### What the task requires
Give back the records that follow exactly, images excluded.

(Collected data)

========================================================================

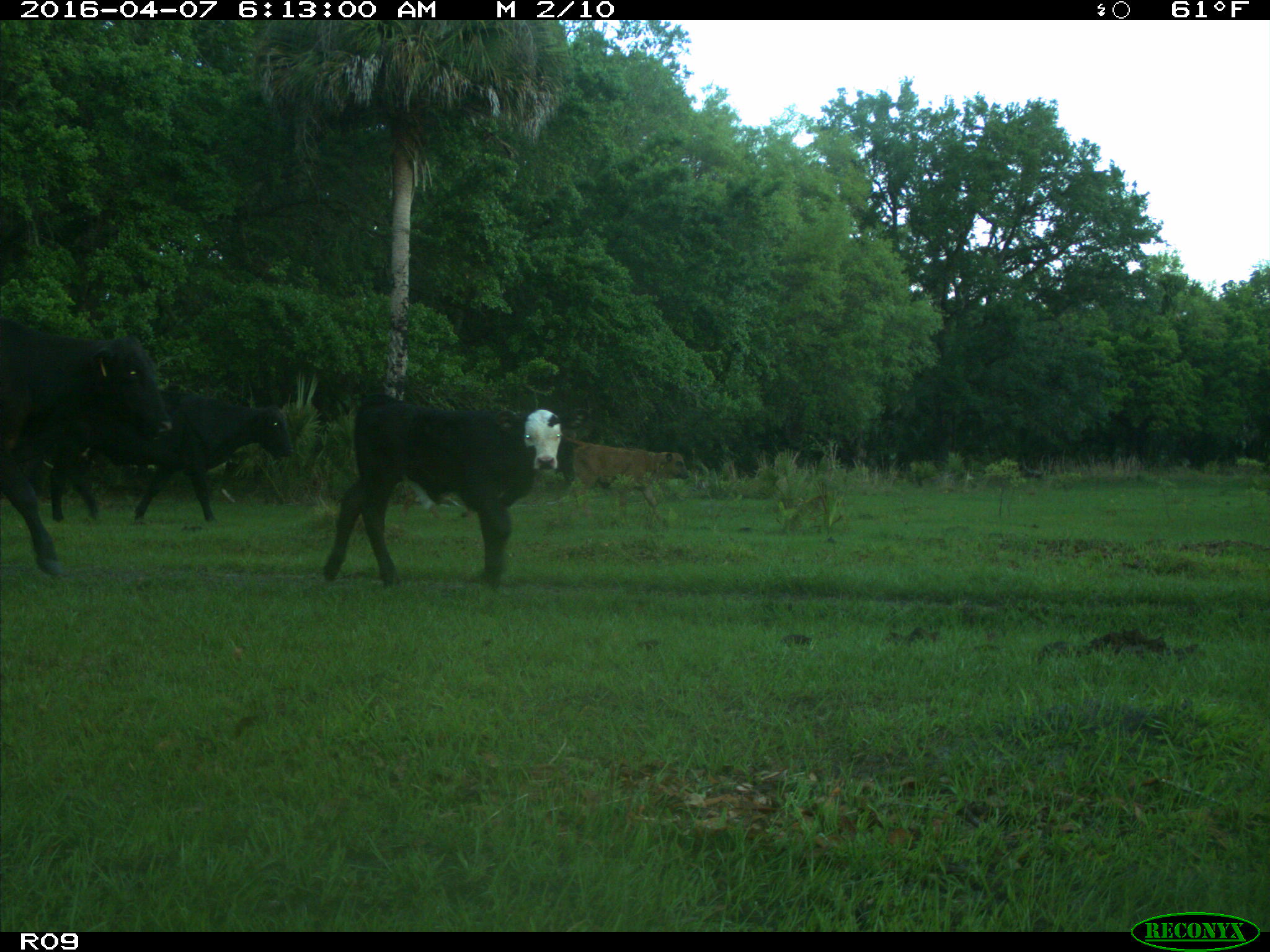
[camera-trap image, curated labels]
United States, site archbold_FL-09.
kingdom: Animalia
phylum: Chordata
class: Mammalia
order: Artiodactyla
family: Bovidae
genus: Bos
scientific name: Bos taurus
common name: domestic cow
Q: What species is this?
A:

========================================================================

### Response
[camera-trap image, curated labels]
United States, site archbold_FL-09.
kingdom: Animalia
phylum: Chordata
class: Mammalia
order: Artiodactyla
family: Bovidae
genus: Bos
scientific name: Bos taurus
common name: domestic cow
Q: What species is this?
A:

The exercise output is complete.